Sissy est née avec une malformation pas banale : des pouces de 25 centimètres, que, paraît-il, une méchante fée a rallongés. À leur grand dam, ses parents ne la verront donc pas devenir chirurgienne ; Sissy décide alors très tôt de profiter de son handicap pour en faire un atout : elle cultive l'ambition de devenir la plus célèbre auto-stoppeuse des États-Unis. Elle travers alors le continent de long en large et en travers pour aboutir, épuisée, à New-York chez la Comtesse, qui n’est autre qu’un exubérant travesti. Celui-ci l’envoie dans son ranch, qu’il a transformé en salon de beauté de luxe, et où elle va faire la connaissance d'un groupe de cowgirls.
Un vent de liberté souffle dans Even cowgirls get the blues. Rien que le personnage, et le nom même, de Sissy Hankshaw, est d’une fraîcheur qui fait plaisir : on peut la croire naïve, ou bien complètement ridicule, reste qu'elle est en tout cas ouverte à toutes les opportunités que la vie peut lui apporter. Traversant le pays sans but aucun, elle se laisse porter par les expériences.
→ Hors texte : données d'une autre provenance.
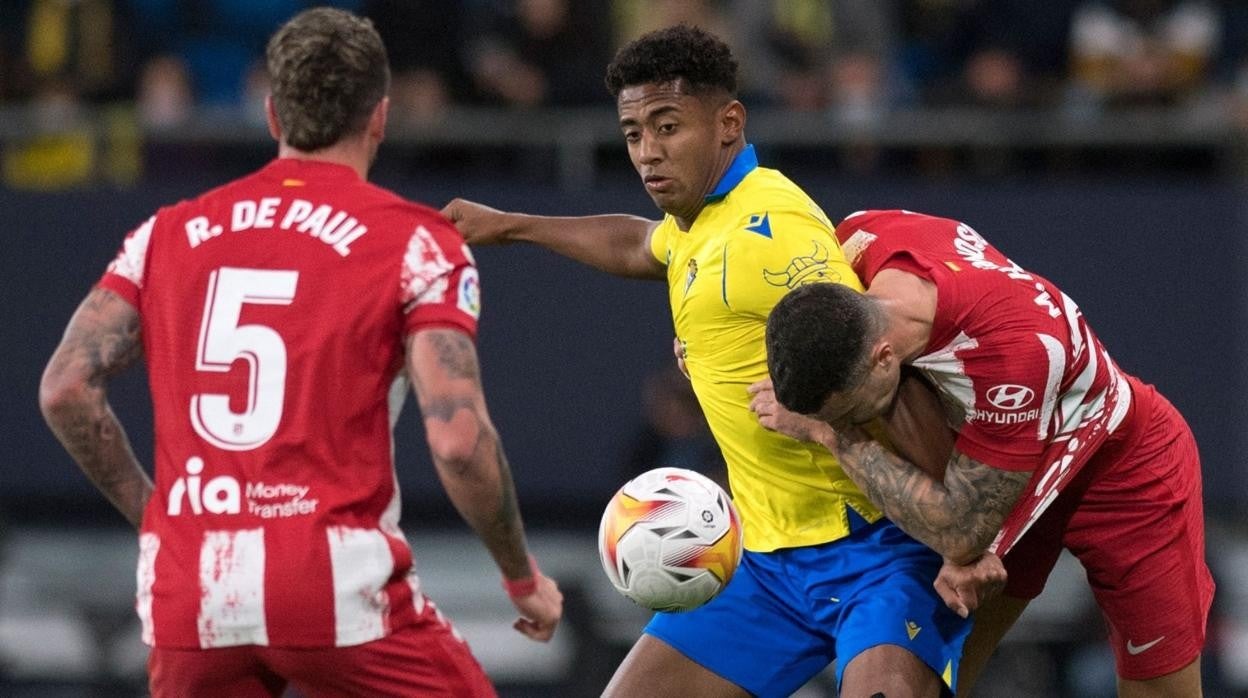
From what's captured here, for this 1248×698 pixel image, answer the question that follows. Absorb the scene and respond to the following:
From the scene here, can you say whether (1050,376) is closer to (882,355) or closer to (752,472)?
(882,355)

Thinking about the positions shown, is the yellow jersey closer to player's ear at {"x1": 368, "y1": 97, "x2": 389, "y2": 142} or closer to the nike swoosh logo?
the nike swoosh logo

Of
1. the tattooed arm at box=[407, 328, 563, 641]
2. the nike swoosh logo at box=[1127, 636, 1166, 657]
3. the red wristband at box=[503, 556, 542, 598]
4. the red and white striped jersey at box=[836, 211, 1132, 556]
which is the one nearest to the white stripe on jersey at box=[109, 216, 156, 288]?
the tattooed arm at box=[407, 328, 563, 641]

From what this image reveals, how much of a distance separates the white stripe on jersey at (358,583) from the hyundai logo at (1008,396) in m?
1.87

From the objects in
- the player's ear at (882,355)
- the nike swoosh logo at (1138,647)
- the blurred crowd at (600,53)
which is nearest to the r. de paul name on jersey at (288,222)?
the player's ear at (882,355)

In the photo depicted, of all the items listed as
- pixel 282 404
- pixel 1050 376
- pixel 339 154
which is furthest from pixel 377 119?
pixel 1050 376

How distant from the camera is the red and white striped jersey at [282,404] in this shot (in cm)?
468

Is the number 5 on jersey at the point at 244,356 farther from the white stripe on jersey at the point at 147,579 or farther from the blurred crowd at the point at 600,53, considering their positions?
the blurred crowd at the point at 600,53

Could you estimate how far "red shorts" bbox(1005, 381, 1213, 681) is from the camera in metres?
6.07

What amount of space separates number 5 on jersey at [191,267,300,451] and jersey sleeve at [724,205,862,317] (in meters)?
1.58

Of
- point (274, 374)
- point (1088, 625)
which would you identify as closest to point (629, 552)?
point (274, 374)

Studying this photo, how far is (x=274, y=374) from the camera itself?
468 centimetres

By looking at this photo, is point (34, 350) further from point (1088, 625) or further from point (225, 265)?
point (225, 265)

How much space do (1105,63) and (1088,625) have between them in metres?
3.64

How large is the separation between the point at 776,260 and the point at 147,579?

On sent ici l’influence de la beat generation que Gus Van Sant a tant apprécié et dont ses premiers films sont imprégnés. Le scénario est du reste l'adaptation d'un roman qui s'en revendique, et on retrouve furtivement William Burroughs dans son propre rôle au sein d'une des scènes du film.
Il est difficile de caractériser Even cowgirls get the blues, qui est à la fois un road-movie psychédélique et un western féministe. Le film a les défauts de ses qualités : ayant opté pour une narration libre qui colle très bien à son sujet, Gus Van Sant ne réussit pas vraiment à nous scotcher devant une intrigue franchement boiteuse. Si on s’attache peu ou prou au personnage principal du film, toutes les intrigues parallèles passent un peu à la trappe. Par exemple, Van Sant aurait mieux développé l’intrigue sentimentale entre ces deux cowgirls sympathiques qu’on ne lui en aurait pas tenu rigueur, au contraire. Au lieu de ça il passe d’un sujet à l’autre sans vraiment s’attarder.
Par contre une panoplie de bons acteurs est au rendez-vous d’Even cowgirls get the blues. Mais là encore, Gus Van Sant ne réussit pas toujours très bien à les mettre en valeur. Si Uma Thurman se révèle, sans surprise quand on connaît sa carrière ultérieure, tout à fait convaincante dans le rôle titre, on ne comprend pas très bien pourquoi le réalisateur n’a pas laissé une place plus importante à Angie Dickinson ou bien encore à John Hurt, qui crève pourtant l’écran à chacune de ses apparitions. Il n’empêche qu’Even cowgirls get the blues est un film drôle et original, décalé dans sa forme et qui apporte une certaine fraîcheur, sans prétention aucune et c’est aussi bien comme ça.